_Excerpt to read:_
<<<<
Sunday 28 February 2010

Lazy Sunday

My life is so boring! I'm trying to motivate myself to move and start a fun day of housework. I haven't done any for so long, playing with dust generally doesn't agree with my lungs. I woke up feeling wheezy a few times overnight so ideally I wouldn't tackle housework today but the amount of dust around probably isn't ideal either!!

Oh and on the subject of stupid lungs; after taking the higher dose of Pred a few days back I've been suffering from blurred vision again. I was driving along yesterday thinking hmmmm maybe I shouldn't be driving when I can't read roadsigns until I'm right on top of them.... don't get me wrong, I can see the other cars etc! It's just that everything is slightly out of focus. I guess I can't be entirely sure that it's the Pred, but it has only started happening this month and I've convinced myself that it's related to the high doses of Pred. The more I think about it the more it's concerning me; I might make an appointment with my optician.

Anyway, I really should do something with my day! Plan - have something to eat, do some housework, then later on make some cards for some upcoming birthdays :)

Friday 26 February 2010

Let the games begin

So today is officially the start of my weight loss competition. A few other people at work have joined us so now there are 4 of us in the 'official' competition and a few other people who are playing along but don't want to make it into a formal competition. In 12 weeks those cocktails will be mine (even if I have to starve between now and then haha)!!!!

I've signed up with a few mystery shopper companies in the hope that I can give my poor abused bank account a little boost. I'm doing my first mystery shopping job tomorrow! Well, 3 jobs, £10 each, so £30 for about 1.5 hours work - not bad me thinks!!

Begrudingly I had to take 60mg of Pred this morning :( I had the most horrendous night and I didn't fancy my chances of making it through the day. I don't have a clue what I'm doing with my steroids anymore. I'm refusing to take the high doses on a daily basis as I've noticed that my vision gets blurry when on any dose above 20mg, but unfortunately, 20mg doesn't do that much for my stupid lungs. I'm trying really hard to keep myself out of hospital in the hope that when I see my consultant on 15th March he'll be able to make a suggestion for my treatment that will make a difference. (sigh) I can live in hope.........
>>>>
_Provided data:_
<<<<
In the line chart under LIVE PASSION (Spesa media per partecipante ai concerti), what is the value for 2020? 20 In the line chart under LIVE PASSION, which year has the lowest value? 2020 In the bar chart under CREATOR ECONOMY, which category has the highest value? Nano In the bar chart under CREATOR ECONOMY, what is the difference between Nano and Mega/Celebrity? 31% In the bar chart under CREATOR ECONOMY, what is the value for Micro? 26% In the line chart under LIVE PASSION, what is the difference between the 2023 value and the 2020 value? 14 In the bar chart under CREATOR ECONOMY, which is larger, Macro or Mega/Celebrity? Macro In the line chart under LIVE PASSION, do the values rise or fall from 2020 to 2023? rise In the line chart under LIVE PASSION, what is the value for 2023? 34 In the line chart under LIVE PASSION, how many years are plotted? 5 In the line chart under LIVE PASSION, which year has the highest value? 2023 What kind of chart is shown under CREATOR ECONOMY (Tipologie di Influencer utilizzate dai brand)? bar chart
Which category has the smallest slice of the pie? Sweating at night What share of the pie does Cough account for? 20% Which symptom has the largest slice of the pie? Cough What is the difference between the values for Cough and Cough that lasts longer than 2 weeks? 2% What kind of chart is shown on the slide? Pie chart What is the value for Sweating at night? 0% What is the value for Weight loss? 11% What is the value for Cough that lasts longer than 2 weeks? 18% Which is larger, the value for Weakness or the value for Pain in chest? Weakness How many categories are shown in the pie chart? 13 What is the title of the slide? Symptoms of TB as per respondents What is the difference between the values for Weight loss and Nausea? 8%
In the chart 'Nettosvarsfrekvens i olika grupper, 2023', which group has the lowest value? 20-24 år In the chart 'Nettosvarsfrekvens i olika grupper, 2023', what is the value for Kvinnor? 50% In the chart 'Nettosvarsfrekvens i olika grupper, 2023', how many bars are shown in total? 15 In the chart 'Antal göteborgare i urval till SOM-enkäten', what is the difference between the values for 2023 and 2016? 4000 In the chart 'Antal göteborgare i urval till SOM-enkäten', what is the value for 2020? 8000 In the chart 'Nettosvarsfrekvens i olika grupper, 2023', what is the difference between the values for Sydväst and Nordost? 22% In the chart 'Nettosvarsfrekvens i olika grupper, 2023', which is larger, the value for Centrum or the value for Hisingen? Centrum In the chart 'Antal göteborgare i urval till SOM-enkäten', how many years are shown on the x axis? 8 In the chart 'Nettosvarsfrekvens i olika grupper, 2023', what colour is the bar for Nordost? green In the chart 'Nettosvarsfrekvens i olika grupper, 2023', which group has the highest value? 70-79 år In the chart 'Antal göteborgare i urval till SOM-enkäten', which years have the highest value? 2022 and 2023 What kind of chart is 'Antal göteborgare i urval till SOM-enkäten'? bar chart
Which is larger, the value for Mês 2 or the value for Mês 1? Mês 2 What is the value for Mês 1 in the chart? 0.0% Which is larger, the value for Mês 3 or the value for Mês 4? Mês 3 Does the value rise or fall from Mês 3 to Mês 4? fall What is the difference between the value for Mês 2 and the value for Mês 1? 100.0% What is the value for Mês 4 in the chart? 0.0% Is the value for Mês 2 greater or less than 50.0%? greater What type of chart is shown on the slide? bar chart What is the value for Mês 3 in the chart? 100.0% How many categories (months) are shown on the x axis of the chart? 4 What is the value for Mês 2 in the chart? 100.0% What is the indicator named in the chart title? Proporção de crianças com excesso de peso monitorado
>>>>
_Work task 1:_ Summarize the diary entries in exactly three sentences.
_Work task 2:_ Based on the diary entries, explain in one to three sentences why the writer refuses to take high doses of Pred every day.
_Work task 3:_ Reproduce the stretch of the diary entries from "Let the games" through "and then haha)!!!!".

_Written reply 1:_ In the Friday entry, the writer starts a 12-week weight loss competition with people from work, signs up with mystery shopper companies to boost their bank account, and reluctantly takes 60mg of Pred after a horrendous night. The writer refuses daily high doses because their vision gets blurry on anything above 20mg, but 20mg does little for their lungs, so they are trying to stay out of the hospital until they see a consultant on 15th March. In the Sunday entry, the writer plans a day of housework despite waking up wheezy, worries about blurred vision while driving, and thinks about making an appointment with an optician.

_Written reply 2:_ The writer has noticed that their vision gets blurry on any dose above 20mg. So they avoid taking high doses daily, even though 20mg doesn't do much for their lungs.

_Written reply 3:_
Let the games begin

So today is officially the start of my weight loss competition. A few other people at work have joined us so now there are 4 of us in the 'official' competition and a few other people who are playing along but don't want to make it into a formal competition. In 12 weeks those cocktails will be mine (even if I have to starve between now and then haha)!!!!